The DUP, TUV, PUP and Alex Easton stood on the constitutionally strongest manifesto commitments in decades. All supported the express position that there could be no Executive in Northern Ireland until the Protocol removed.
A staggering 265,023 voters endorsed this unionist commitment. This was so when they were offered a clear choice given the UUP had promised they would implement the Protocol via the Executive, no matter what and would never collapse it for any reason, and never refuse to implement North-South bodies. Indeed the UUP proposed implementing the Protocol via new North South bodies.
Unionism voted for strength, not weakness on the Union.
This means that (i) the Act of Union must be restored; (ii) NI must not be subject to EU laws and (iii) the UK Courts must be supreme, thus the jurisdiction of the ECJ over NI must be ended.

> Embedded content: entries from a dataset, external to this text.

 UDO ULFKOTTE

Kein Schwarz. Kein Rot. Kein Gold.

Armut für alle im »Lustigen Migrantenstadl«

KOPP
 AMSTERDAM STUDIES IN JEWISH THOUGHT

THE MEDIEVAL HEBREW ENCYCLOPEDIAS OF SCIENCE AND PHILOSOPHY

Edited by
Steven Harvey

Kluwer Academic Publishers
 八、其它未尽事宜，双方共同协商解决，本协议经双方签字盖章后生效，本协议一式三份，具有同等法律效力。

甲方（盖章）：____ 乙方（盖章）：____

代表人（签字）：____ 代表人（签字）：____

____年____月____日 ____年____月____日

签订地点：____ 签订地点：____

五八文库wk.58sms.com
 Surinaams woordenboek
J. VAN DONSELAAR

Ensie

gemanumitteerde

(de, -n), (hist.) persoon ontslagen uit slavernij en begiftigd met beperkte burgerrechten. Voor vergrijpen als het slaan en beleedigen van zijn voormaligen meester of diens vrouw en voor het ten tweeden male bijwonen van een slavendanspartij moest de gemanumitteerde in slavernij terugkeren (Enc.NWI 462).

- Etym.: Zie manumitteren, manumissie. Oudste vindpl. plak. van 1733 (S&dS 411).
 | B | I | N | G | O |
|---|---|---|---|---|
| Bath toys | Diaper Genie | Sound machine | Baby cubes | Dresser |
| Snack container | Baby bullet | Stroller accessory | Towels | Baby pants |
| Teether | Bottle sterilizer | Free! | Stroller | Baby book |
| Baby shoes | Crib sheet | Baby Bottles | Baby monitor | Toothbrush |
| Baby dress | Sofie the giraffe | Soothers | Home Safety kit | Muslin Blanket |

Until those tests have been satisfied, then entering an Executive would be to fundamentally breach the mandate provided by the unionist community.
In equal terms, no one can have been in any doubt that the raising of the political temperature was a legitimate and necessary next phase. As such, until there is decisive movement on the Protocol, there should be no speaker elected. It is time to bring the matter to a head.